## Friday, April 20, 2012

### Finding the median value using MySQL sql

The median of a finite list of numbers is defined as the number in the middle of the list when the list is sorted, or the average (arithmetic mean) of the two numbers in the middle if the size of the list is even.

Since, as I described in my previous post, averages are meaningless when it comes to something like marks, I've decided to start using medians instead since it would be more useful to know in which half of the class you stand with your mark, and medians are much more intuitive than means.

Here is the SQL to find the median in MySQL (adapted from http://stackoverflow.com/a/7263925)

SET @rownum := -1;

SELECT
AVG(t.mark)
FROM
(
SELECT
@rownum := @rownum + 1 AS rownum,
results.mark AS mark
FROM
results
ORDER BY results.mark
) AS t
WHERE
t.rownum IN (
CEIL(@rownum/2),
FLOOR(@rownum/2)
)
;


Here's a brief explanation:

In MySQL we cannot use expressions in LIMIT, so instead we have to simulate a LIMIT by using a counter with user defined variables. Each row in the table will have a row number associated with it starting from 0 in the variable @rownum.

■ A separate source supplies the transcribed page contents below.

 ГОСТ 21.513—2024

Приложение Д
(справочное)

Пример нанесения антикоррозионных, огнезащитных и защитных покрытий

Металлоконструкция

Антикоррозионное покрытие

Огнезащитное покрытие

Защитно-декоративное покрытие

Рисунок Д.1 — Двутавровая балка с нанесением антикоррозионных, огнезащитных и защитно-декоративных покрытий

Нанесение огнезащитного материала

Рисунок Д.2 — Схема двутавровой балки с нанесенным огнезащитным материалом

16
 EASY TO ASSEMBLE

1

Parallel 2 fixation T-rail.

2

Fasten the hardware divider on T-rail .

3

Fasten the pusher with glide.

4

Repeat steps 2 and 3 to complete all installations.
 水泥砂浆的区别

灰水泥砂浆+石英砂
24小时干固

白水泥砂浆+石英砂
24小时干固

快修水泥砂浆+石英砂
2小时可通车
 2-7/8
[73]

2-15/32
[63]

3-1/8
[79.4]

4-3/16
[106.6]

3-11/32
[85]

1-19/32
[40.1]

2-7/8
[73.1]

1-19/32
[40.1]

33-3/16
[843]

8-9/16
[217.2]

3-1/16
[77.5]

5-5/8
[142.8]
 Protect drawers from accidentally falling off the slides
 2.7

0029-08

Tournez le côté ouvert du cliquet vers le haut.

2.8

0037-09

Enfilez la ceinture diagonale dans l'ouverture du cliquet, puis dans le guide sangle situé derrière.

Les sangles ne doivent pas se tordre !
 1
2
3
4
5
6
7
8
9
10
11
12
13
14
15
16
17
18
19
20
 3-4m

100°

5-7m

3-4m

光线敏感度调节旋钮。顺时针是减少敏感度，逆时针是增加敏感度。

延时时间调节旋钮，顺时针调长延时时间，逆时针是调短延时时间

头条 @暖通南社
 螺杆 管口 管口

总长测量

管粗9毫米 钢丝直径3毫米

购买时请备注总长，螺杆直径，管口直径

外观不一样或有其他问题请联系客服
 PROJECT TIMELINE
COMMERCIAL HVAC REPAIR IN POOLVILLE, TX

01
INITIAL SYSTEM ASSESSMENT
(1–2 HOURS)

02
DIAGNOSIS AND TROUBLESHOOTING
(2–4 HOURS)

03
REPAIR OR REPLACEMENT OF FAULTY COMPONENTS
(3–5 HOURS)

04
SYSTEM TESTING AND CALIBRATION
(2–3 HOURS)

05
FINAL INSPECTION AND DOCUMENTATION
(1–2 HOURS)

We then choose from these numbered rows the ceiling and floor of "(number of rows - 1)/2" which will be the same middle value if the number of rows is odd or the middle two values if the number of rows is even. The variable will still retain its value after all the rows are numbered so we can use it to know the number of rows.

Since the average of one number is the number itself, we can simply calculate the average of whatever is returned without checking. If the number of rows is odd then we shall find the average of the middle value which will remain the same and if the number of rows is even then we shall find the average of the middle two values will will be the correct median.

Don't forget that if you're using this in PHP you have to use two "mysql_query" calls, one for the first SET and another for the SELECT as you cannot use ";" in queries.